Postgraduate Diary: My Second Hand PhD

Wednesday, April 12, 2006

I sometimes wonder whether the choice of primary texts I explore in my thesis is going to be governed less by intellectual criteria than by which second hand books happen to be shelved in our local Oxfam in town. I tend to have a quick browse about once a week, and several times now I have seen a work I had never heard of or been told about which nevertheless contains along its spine some of the keywords - consciousness, mind, brain, dualism, evolution - that now trigger my intellectual synapses (another of my new favourite words), and lead me to dig my hand into my pocket and to buy on a whim new reading material for the coming week. Reading Richard Dawkins' 3rd edition of The Selfish Gene recently, I can't help but imagine that this is a strange case of my mental genes enabling the reproductive spread of memes, for altruistic effects in the third world.

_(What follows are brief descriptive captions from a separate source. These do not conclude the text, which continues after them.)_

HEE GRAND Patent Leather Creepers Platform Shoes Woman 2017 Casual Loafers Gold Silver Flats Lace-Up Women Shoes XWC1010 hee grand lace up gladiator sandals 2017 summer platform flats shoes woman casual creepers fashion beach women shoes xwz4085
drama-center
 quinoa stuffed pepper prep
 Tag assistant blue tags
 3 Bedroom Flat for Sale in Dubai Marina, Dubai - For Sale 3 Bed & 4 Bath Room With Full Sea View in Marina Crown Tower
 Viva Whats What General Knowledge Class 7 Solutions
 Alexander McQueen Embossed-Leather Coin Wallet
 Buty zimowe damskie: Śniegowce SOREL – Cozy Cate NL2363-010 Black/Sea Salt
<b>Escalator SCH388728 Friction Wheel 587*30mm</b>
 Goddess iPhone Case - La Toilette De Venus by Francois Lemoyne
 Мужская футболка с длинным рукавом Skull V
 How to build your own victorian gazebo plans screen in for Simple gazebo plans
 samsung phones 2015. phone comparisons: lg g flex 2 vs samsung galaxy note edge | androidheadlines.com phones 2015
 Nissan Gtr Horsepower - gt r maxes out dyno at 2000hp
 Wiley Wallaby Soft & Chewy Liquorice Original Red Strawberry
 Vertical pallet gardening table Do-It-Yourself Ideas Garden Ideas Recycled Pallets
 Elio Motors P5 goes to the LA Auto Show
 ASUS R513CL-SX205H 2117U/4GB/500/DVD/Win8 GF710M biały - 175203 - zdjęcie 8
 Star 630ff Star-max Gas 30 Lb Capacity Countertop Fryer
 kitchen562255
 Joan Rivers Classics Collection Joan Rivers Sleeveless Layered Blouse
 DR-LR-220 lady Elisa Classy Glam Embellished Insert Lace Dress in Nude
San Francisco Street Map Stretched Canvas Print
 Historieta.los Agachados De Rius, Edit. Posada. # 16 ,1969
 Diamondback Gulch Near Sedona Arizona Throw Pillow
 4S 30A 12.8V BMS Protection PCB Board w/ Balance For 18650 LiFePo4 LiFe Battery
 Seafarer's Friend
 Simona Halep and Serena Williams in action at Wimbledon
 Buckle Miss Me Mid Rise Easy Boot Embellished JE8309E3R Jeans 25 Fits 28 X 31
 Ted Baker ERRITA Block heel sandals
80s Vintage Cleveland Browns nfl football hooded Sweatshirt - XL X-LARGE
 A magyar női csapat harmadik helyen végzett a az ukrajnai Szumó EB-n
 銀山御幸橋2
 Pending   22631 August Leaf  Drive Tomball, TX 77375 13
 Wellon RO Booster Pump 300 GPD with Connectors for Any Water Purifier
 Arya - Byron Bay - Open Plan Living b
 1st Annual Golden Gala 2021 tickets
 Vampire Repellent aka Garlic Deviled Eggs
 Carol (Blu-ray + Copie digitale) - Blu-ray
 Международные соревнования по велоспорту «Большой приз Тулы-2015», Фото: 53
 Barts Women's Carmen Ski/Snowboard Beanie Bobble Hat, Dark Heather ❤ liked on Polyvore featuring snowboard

Except, of course, my purchases are not wholly charitable. Indeed, I sometimes wonder whether this very arbitrary method might have quite interesting consequences for my small field of literary exploration, in that it will naturally lead me to those books which have been made to drop to the bottom of the meme pool by their depositors which I with my new thesis-meme, however small an influence it may be, might nevertheless once more bring to attention, should my ideas be replicated by others. As well as being a paper purgatory, the second hand book shop is thus also a final, chaotically-ordered line of defence against the demarcations of the "literary" canon as established by the campus and its library of essential texts.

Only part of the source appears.